* AIM *
Only the lines from the one containing "What is the measured distance" through the end of the entries should be returned, exactly as they are, with the pictures omitted.

── PROVIDED ENTRIES

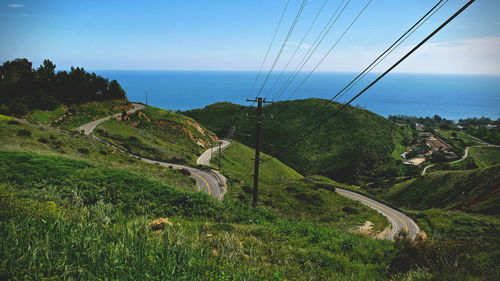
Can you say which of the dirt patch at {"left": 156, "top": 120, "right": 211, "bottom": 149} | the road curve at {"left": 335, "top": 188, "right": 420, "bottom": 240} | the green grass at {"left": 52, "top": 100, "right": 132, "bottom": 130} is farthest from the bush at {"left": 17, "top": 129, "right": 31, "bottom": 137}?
the road curve at {"left": 335, "top": 188, "right": 420, "bottom": 240}

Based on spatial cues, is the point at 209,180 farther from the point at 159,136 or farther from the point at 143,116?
the point at 143,116

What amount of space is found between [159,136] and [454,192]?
7143cm

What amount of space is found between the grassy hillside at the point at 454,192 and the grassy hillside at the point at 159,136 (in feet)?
169

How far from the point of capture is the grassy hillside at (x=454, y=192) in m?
41.7

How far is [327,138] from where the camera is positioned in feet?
365

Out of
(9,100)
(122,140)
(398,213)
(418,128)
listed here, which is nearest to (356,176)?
(398,213)

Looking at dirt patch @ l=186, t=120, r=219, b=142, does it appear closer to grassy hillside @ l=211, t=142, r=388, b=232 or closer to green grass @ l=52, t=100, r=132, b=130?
green grass @ l=52, t=100, r=132, b=130

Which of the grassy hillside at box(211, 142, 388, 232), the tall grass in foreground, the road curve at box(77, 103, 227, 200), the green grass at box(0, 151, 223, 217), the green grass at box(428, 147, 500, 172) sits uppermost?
the tall grass in foreground

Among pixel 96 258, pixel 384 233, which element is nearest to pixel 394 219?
pixel 384 233

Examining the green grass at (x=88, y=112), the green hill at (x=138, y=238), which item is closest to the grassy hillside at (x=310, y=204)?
A: the green hill at (x=138, y=238)

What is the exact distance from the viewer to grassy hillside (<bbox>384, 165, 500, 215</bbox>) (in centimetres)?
4174

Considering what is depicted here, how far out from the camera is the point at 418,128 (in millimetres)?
178500

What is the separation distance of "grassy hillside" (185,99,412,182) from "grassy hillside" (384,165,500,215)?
28.1 meters

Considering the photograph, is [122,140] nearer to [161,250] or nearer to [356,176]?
[161,250]
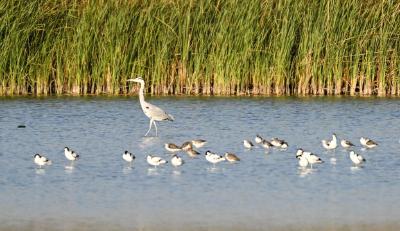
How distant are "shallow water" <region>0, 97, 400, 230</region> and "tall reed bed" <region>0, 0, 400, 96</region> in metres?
0.69

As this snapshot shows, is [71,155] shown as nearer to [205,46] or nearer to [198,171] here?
[198,171]

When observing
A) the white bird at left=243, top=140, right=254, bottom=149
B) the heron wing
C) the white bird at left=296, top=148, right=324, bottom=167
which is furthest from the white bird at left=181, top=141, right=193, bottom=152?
the heron wing

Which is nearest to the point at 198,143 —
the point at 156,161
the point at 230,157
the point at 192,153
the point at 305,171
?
the point at 192,153

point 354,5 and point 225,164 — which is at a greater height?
point 354,5

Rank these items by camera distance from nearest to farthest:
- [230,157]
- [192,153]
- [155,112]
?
[230,157] < [192,153] < [155,112]

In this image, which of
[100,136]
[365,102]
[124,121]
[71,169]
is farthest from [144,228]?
[365,102]

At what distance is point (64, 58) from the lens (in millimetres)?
21734

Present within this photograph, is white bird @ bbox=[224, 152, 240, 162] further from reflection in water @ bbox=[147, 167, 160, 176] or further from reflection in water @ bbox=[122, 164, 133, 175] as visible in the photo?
reflection in water @ bbox=[122, 164, 133, 175]

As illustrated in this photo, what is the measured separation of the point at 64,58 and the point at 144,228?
1224cm

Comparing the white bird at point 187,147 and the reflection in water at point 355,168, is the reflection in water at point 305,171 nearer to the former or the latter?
the reflection in water at point 355,168

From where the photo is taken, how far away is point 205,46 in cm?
2162

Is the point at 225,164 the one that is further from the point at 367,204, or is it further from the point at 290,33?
the point at 290,33

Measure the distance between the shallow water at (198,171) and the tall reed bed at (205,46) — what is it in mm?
685

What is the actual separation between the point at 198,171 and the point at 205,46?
8450 mm
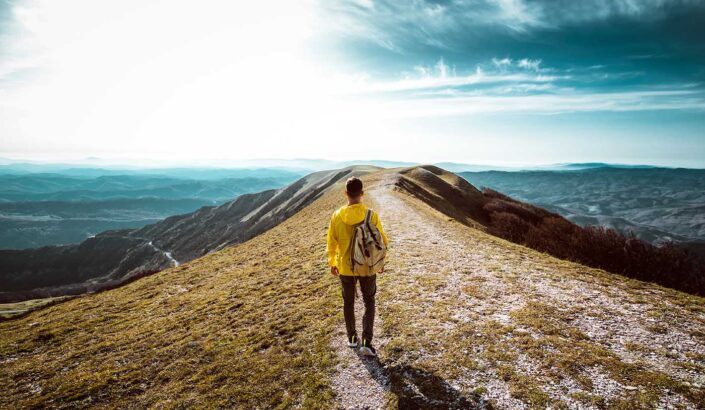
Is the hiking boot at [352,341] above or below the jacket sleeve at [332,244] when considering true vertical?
below

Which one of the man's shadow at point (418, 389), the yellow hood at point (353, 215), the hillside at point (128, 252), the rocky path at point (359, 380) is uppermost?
the yellow hood at point (353, 215)

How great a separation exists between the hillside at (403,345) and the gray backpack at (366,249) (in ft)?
7.91

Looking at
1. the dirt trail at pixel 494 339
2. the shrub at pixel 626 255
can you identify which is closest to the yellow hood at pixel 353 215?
the dirt trail at pixel 494 339

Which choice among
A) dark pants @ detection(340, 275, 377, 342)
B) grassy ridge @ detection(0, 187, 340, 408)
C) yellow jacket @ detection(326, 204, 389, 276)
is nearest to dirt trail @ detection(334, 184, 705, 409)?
dark pants @ detection(340, 275, 377, 342)

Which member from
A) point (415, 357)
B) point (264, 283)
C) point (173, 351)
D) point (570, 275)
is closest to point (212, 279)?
point (264, 283)

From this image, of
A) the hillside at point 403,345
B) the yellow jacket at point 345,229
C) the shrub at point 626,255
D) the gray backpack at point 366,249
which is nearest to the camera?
the hillside at point 403,345

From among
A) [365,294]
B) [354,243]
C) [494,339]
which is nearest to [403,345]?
[365,294]

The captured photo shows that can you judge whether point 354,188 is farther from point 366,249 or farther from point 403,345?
point 403,345

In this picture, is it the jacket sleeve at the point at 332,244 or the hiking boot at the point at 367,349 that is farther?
the hiking boot at the point at 367,349

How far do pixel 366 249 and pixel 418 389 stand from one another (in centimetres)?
307

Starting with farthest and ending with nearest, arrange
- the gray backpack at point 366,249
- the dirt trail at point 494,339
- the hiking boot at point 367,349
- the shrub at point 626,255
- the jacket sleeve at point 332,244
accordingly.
→ the shrub at point 626,255 → the hiking boot at point 367,349 → the jacket sleeve at point 332,244 → the gray backpack at point 366,249 → the dirt trail at point 494,339

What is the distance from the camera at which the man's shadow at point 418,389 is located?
20.3 feet

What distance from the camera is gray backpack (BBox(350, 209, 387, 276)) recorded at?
728 centimetres

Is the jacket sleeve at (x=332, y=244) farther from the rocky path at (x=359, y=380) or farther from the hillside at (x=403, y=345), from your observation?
the hillside at (x=403, y=345)
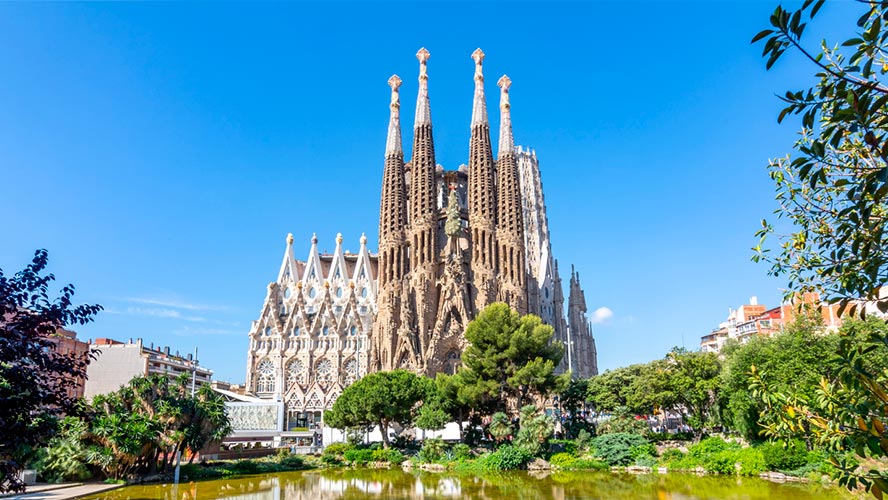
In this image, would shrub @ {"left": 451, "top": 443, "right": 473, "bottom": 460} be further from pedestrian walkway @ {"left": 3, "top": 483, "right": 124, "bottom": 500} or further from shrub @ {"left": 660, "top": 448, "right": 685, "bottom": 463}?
pedestrian walkway @ {"left": 3, "top": 483, "right": 124, "bottom": 500}

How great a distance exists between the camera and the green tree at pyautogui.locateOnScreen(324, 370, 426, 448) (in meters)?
35.3

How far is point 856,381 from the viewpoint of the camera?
195 inches

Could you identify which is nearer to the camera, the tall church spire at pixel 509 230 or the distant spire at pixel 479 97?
the tall church spire at pixel 509 230

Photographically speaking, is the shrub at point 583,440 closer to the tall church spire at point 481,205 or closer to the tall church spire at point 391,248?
the tall church spire at point 481,205

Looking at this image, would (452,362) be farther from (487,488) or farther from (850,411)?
(850,411)

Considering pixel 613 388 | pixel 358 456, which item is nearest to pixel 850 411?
pixel 358 456

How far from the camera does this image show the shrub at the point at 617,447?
30.2m

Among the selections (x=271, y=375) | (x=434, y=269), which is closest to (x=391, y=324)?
(x=434, y=269)

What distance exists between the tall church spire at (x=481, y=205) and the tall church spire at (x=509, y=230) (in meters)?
0.72

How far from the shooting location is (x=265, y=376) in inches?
2510

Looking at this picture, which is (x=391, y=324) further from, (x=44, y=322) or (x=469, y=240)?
(x=44, y=322)

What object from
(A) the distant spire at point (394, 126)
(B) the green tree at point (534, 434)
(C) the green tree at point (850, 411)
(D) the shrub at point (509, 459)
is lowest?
(D) the shrub at point (509, 459)

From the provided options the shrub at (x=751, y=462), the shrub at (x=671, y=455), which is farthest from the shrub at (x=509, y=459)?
the shrub at (x=751, y=462)

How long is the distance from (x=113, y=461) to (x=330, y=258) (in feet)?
168
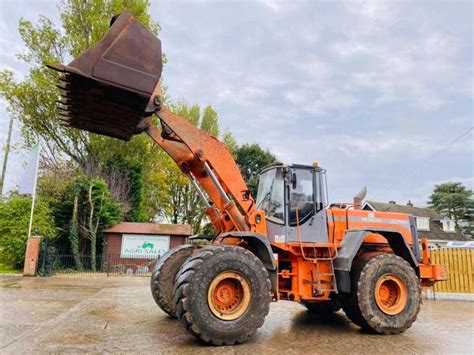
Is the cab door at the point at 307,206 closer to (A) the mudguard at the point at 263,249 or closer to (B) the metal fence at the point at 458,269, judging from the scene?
(A) the mudguard at the point at 263,249

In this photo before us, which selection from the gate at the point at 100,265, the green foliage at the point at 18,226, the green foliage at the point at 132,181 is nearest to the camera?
the green foliage at the point at 18,226

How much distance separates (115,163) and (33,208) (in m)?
6.60

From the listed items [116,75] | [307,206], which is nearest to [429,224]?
[307,206]

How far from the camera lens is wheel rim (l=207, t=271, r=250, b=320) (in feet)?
15.8

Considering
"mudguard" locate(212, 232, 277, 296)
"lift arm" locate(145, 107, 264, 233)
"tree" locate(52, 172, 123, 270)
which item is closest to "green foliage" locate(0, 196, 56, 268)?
"tree" locate(52, 172, 123, 270)

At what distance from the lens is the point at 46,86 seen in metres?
20.0

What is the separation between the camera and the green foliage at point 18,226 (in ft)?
50.7

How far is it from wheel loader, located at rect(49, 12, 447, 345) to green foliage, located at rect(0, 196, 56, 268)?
39.2 ft

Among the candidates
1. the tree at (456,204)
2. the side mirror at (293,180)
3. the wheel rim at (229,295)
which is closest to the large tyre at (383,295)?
the side mirror at (293,180)

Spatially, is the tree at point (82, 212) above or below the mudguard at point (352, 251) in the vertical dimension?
above

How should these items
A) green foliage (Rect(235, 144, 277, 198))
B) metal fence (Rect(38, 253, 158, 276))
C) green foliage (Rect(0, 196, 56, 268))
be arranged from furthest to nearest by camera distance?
1. green foliage (Rect(235, 144, 277, 198))
2. metal fence (Rect(38, 253, 158, 276))
3. green foliage (Rect(0, 196, 56, 268))

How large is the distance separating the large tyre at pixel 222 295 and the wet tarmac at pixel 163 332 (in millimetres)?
215

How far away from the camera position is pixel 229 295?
5059mm

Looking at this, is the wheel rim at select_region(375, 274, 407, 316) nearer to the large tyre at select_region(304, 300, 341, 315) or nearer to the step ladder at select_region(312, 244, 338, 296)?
the step ladder at select_region(312, 244, 338, 296)
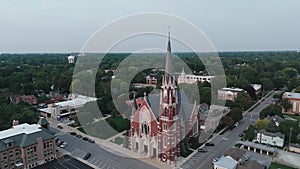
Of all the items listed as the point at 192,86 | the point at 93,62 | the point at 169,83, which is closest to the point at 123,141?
the point at 169,83

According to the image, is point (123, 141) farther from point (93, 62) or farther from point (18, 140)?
point (93, 62)

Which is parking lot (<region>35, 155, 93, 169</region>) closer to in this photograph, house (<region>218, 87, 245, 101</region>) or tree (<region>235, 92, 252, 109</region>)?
tree (<region>235, 92, 252, 109</region>)

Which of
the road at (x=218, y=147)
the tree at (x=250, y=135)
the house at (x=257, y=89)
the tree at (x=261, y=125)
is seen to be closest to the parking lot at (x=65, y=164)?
the road at (x=218, y=147)

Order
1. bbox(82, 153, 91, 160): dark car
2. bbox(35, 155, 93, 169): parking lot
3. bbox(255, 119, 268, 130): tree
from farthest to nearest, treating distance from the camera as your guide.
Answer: bbox(255, 119, 268, 130): tree → bbox(82, 153, 91, 160): dark car → bbox(35, 155, 93, 169): parking lot

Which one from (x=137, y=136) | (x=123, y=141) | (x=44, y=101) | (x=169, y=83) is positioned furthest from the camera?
(x=44, y=101)

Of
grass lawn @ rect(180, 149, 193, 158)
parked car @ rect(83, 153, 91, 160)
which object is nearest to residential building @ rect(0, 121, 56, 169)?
parked car @ rect(83, 153, 91, 160)

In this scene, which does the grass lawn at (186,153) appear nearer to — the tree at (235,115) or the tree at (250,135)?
the tree at (250,135)
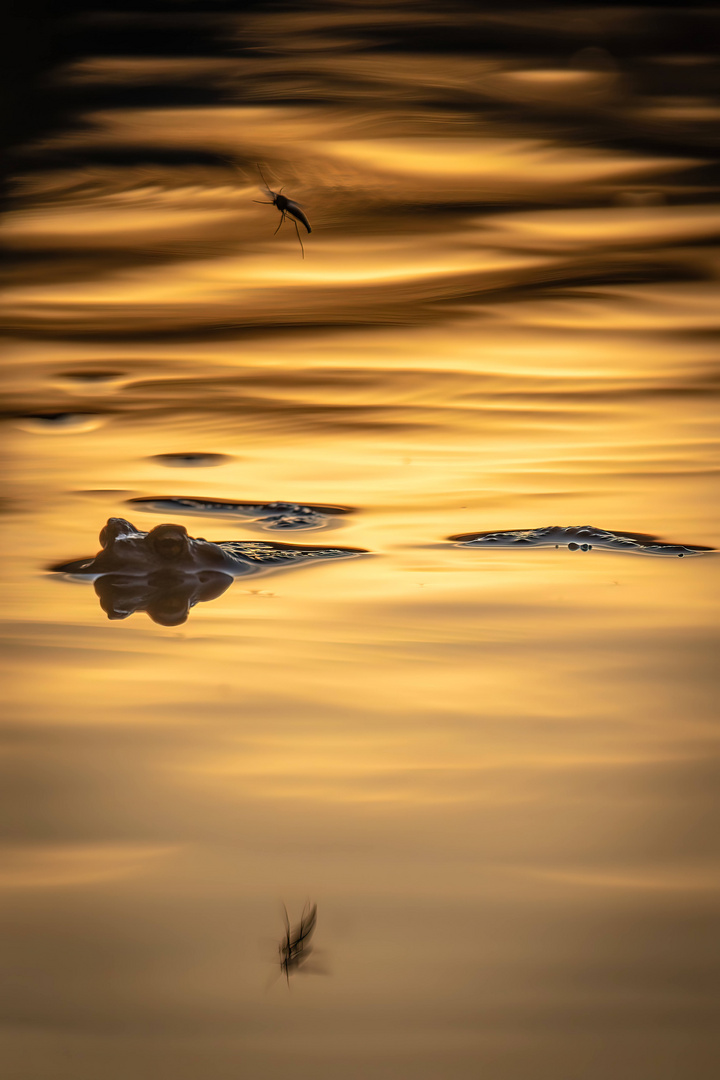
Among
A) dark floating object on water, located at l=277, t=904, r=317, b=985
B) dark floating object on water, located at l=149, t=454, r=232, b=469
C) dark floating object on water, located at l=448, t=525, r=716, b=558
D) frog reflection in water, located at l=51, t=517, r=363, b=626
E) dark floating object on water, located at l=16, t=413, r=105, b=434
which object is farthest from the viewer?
dark floating object on water, located at l=16, t=413, r=105, b=434

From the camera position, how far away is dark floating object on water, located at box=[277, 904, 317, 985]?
113 centimetres

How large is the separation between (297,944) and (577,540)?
5.54 feet

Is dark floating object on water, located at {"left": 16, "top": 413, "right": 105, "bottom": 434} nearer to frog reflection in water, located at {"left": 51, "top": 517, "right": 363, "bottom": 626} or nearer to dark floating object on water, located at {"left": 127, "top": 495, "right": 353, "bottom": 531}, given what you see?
dark floating object on water, located at {"left": 127, "top": 495, "right": 353, "bottom": 531}

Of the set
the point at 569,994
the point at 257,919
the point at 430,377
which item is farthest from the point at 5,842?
the point at 430,377

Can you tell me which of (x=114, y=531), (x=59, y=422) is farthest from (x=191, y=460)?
(x=114, y=531)

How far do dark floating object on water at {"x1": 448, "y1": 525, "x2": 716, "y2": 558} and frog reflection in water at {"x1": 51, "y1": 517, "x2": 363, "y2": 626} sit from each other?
16.6 inches

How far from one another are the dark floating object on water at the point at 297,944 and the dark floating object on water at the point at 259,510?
167 cm

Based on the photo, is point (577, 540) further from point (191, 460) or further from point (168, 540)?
point (191, 460)

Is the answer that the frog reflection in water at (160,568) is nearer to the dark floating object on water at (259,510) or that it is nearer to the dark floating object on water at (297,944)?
the dark floating object on water at (259,510)

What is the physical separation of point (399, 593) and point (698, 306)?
299 centimetres

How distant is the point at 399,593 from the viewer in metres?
2.37

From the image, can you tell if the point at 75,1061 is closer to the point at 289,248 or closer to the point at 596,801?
the point at 596,801

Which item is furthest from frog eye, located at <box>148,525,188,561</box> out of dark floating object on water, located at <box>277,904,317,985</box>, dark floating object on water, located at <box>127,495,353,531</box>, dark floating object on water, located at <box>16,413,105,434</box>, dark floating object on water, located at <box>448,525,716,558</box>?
dark floating object on water, located at <box>16,413,105,434</box>

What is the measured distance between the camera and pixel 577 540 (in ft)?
8.89
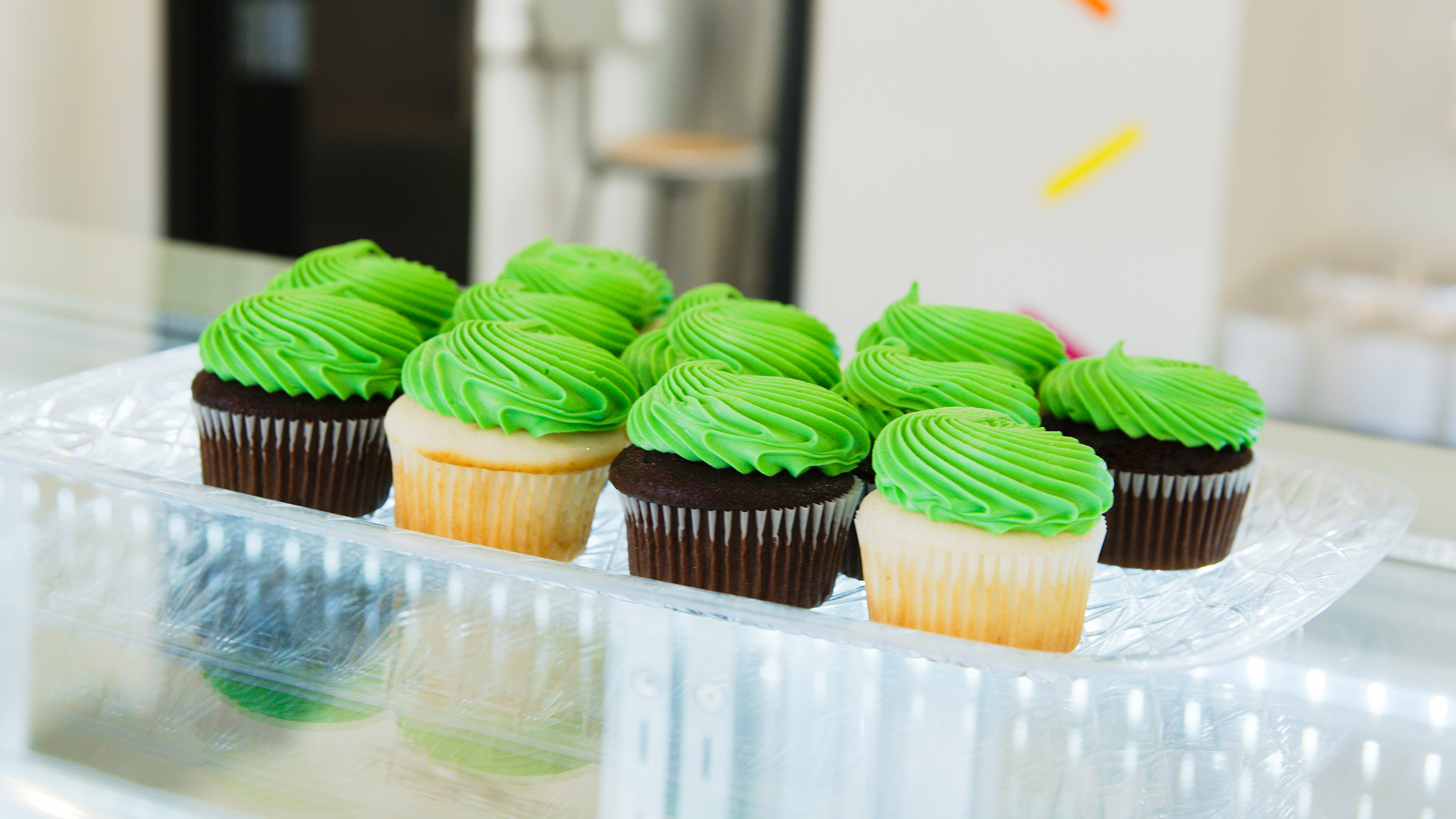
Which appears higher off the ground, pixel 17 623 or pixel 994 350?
pixel 994 350

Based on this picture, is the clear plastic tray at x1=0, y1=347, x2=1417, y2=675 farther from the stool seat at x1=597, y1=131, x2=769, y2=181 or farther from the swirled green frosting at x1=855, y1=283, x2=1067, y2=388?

────

* ANSWER FOR THE TASK *
What is the measured distance between the camera and pixel 577 540 (in ft)?
8.89
Which appears higher off the ground, pixel 17 623 or pixel 994 350?
pixel 994 350

Based on this picture, is the clear plastic tray at x1=0, y1=347, x2=1417, y2=675 farther from the stool seat at x1=597, y1=131, x2=769, y2=181 or farther from the swirled green frosting at x1=855, y1=283, x2=1067, y2=388?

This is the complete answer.